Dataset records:
┏━━

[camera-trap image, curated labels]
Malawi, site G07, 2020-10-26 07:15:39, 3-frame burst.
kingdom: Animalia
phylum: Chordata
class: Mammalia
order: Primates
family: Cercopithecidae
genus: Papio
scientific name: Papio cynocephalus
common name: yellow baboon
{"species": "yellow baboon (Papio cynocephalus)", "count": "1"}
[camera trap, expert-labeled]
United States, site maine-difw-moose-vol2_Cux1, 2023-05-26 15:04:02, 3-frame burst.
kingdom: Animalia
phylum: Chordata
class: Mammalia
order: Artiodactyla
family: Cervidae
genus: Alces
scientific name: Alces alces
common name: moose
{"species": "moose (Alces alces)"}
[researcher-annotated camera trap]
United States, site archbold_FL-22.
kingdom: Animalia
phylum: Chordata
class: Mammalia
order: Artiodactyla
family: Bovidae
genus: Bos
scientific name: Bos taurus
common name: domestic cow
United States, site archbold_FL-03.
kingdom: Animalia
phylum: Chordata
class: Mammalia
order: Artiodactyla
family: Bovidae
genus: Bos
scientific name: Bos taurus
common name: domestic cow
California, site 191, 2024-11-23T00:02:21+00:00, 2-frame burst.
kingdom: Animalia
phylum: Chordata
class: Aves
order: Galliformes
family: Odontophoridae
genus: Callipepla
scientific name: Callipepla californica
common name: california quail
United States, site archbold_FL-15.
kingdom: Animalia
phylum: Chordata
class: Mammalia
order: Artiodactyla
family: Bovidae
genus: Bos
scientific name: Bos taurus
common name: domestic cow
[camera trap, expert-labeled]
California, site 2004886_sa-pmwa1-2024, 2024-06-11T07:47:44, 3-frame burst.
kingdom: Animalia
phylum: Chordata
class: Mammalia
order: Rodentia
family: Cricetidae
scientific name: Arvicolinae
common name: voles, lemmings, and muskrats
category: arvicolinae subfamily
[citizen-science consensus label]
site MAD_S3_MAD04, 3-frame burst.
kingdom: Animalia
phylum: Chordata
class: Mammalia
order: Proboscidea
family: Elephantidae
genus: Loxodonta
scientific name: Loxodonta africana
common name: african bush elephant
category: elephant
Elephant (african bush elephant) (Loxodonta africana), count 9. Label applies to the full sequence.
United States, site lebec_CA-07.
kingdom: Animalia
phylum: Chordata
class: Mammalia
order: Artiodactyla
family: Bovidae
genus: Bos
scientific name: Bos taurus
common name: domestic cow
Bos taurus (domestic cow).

┗━━

Exactly the lines from the one containing "[citizen-science consensus label]" through the final line above, and only those, should be given again.

[citizen-science consensus label]
site MAD_S3_MAD04, 3-frame burst.
kingdom: Animalia
phylum: Chordata
class: Mammalia
order: Proboscidea
family: Elephantidae
genus: Loxodonta
scientific name: Loxodonta africana
common name: african bush elephant
category: elephant
Elephant (african bush elephant) (Loxodonta africana), count 9. Label applies to the full sequence.
United States, site lebec_CA-07.
kingdom: Animalia
phylum: Chordata
class: Mammalia
order: Artiodactyla
family: Bovidae
genus: Bos
scientific name: Bos taurus
common name: domestic cow
Bos taurus (domestic cow).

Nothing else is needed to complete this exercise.